Total biaya proyek preservasi di dua provinsi tersebut mencapai Rp 2,7 triliun. Cakupan proyek yang akan dikerjakan di antaranya desain, konstruksi, operasi, dan pemeliharaan.
"Jadi nanti dalam 2 tahun pertama ini ditambal lubang-lubang, bahu jalan rusak, drainase, dibangun semua. Setelah itu jadi, badan usaha harus menjamin drainase jalan, rumput tidak lebih dari 10 cm di luar kota dan service agreement lainnya. Sisanya itu 13 tahun dipelihara dan pemerintah akan mencicil biaya membangun (preservasi) dan memelihara selama 13 tahun," jelas Rachman.
Seperti diketahui, selama ini pemerintah memiliki alokasi anggaran untuk pembangunan jalan maupun preservasi. Namun anggaran tersebut menjadi tidak optimal karena hanya bisa digunakan untuk sebagian ruas lantaran tidak tersedianya dana yang cukup.
Melalui skema AP, maka pemerintah akan bisa mencicil biaya pembangunan ke badan usaha, sehingga alokasi anggaran preservasi maupun pembangunan jalan bisa digunakan untuk mencicil biaya AP ke badan usaha, tapi pembangunan jalan bisa lebih banyak dan cepat dilaksanakan.

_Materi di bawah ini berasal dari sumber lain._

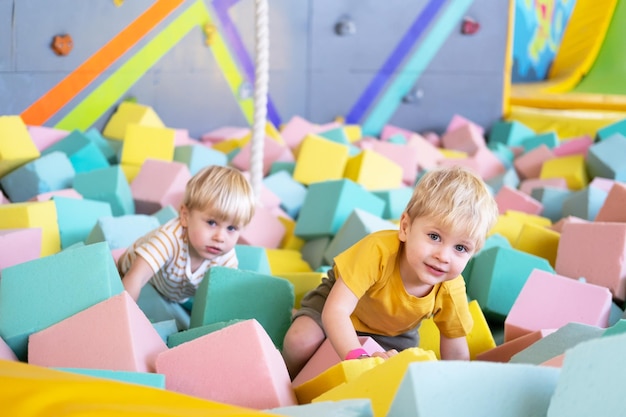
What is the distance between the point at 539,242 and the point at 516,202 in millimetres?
473

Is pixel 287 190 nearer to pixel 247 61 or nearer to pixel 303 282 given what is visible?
pixel 303 282

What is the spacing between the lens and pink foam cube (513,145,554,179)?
2857 mm

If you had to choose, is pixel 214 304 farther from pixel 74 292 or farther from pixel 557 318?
pixel 557 318

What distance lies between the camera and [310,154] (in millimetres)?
2434

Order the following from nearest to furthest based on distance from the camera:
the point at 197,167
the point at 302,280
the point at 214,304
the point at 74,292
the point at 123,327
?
the point at 123,327, the point at 74,292, the point at 214,304, the point at 302,280, the point at 197,167

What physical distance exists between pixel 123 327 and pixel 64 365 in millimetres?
104

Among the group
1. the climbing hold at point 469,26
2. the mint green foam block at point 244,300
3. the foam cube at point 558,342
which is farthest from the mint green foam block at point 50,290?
the climbing hold at point 469,26

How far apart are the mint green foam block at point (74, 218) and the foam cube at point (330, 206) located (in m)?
0.50

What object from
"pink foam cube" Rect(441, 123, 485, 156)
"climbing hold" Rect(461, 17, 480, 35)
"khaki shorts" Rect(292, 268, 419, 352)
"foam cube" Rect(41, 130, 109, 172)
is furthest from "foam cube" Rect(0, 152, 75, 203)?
"climbing hold" Rect(461, 17, 480, 35)

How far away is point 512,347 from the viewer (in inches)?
53.3

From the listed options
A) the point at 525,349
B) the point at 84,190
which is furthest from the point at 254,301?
the point at 84,190

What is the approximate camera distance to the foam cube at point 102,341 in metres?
1.04

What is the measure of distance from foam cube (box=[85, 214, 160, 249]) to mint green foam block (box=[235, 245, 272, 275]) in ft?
0.74

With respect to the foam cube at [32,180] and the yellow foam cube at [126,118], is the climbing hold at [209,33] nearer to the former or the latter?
the yellow foam cube at [126,118]
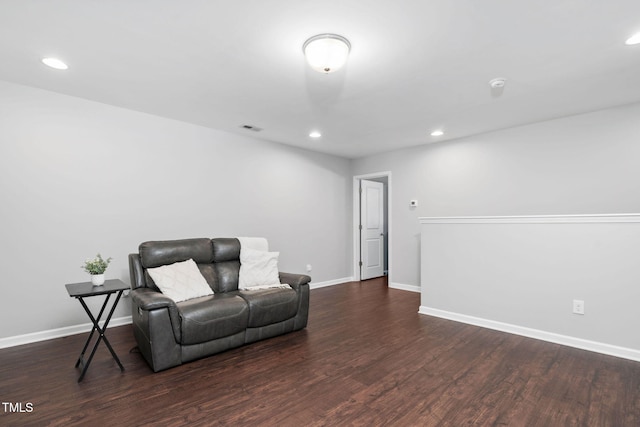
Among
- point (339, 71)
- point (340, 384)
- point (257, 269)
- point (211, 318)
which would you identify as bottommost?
point (340, 384)

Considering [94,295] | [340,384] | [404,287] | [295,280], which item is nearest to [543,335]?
[340,384]

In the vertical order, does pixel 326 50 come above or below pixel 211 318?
above

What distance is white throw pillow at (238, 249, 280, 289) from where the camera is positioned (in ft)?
11.6

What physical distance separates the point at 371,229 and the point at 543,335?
12.3 feet

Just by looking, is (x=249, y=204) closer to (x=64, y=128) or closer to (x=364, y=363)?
(x=64, y=128)

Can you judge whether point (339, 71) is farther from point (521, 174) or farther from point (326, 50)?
point (521, 174)

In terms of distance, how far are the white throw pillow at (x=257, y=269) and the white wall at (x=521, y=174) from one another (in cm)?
277

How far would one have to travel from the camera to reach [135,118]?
12.1ft

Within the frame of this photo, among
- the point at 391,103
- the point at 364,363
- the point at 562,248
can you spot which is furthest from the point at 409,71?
the point at 364,363

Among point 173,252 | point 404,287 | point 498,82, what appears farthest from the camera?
point 404,287

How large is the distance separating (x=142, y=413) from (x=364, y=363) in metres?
1.66

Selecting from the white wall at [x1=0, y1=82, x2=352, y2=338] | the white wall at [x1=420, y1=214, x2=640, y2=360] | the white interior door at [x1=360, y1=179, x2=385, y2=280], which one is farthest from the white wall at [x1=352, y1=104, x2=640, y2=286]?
the white wall at [x1=0, y1=82, x2=352, y2=338]

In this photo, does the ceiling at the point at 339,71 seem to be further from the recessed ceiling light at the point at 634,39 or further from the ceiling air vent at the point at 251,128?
the ceiling air vent at the point at 251,128

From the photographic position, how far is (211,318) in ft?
8.77
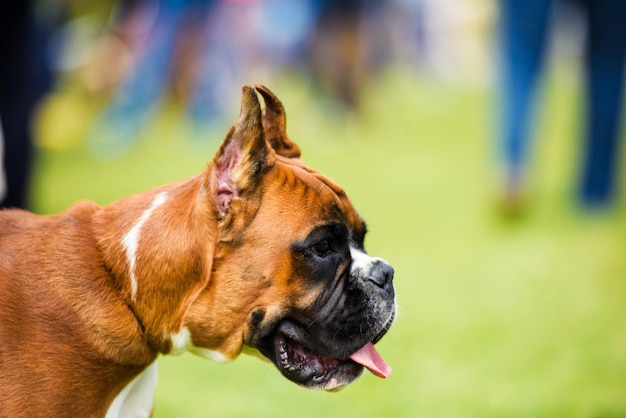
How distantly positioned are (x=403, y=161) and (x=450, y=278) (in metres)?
5.32

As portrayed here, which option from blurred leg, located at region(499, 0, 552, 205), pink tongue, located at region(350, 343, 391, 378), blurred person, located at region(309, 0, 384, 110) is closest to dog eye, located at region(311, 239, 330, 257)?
pink tongue, located at region(350, 343, 391, 378)

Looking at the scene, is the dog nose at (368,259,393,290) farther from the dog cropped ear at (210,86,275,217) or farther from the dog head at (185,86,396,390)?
the dog cropped ear at (210,86,275,217)

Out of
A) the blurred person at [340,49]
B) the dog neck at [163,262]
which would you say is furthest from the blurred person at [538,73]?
the blurred person at [340,49]

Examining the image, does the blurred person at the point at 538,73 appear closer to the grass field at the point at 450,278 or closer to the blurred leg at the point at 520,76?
the blurred leg at the point at 520,76

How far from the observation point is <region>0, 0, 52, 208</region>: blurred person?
24.0 feet

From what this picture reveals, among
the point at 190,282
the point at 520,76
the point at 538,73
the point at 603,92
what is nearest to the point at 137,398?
the point at 190,282

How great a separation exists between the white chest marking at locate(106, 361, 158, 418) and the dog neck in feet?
0.69

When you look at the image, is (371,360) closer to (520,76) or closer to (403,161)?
(520,76)

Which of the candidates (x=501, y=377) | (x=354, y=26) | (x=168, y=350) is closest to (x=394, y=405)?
(x=501, y=377)

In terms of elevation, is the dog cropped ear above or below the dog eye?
above

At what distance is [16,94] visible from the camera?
7496 millimetres

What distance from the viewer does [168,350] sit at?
3604 millimetres

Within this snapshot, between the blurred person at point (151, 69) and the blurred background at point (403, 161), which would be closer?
the blurred background at point (403, 161)

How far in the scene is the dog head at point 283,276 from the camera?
353 centimetres
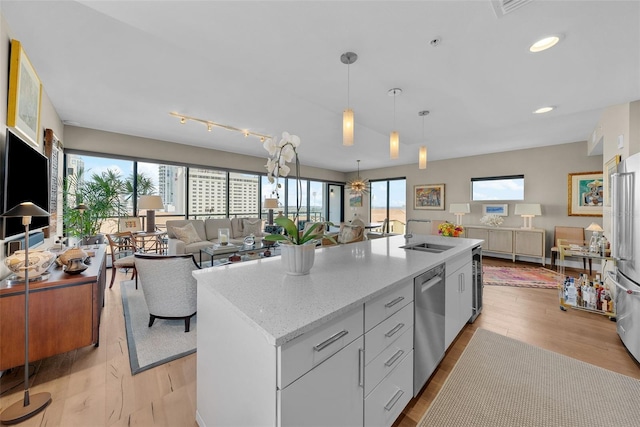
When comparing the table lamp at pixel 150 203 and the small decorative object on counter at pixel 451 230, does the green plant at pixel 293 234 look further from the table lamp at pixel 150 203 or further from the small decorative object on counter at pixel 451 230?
the table lamp at pixel 150 203

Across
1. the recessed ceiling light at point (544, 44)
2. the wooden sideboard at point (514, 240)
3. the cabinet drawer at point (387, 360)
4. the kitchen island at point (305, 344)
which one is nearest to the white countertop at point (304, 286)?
the kitchen island at point (305, 344)

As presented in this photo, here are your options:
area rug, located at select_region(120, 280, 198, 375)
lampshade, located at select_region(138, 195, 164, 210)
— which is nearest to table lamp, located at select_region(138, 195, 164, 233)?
lampshade, located at select_region(138, 195, 164, 210)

"Kita kan setiap tahun mengeluarkan uang untuk ruas tersebut. Nah uang yang kita gunakan setiap tahun tersebut akan kita gunakan untuk skema AP itu sendiri. Cuma keuntungannya dengan AP, jalan lebih cepat tersedia. Kalau kita bangun 70 km kan pasti butuh waktu sampai 4 tahun. Tapi kalau dengan AP, badan usaha melaksanakan dalam waktu maksimal dua tahun, kita bisa pelihara dan kita cicil dalam 13 tahun, duit tiap tahun itu bisa ganti ke tempat lain, sehingga penanganan jalan itu bisa lebih cepat tuntas satu per satu," pungkasnya. (eds/zlf)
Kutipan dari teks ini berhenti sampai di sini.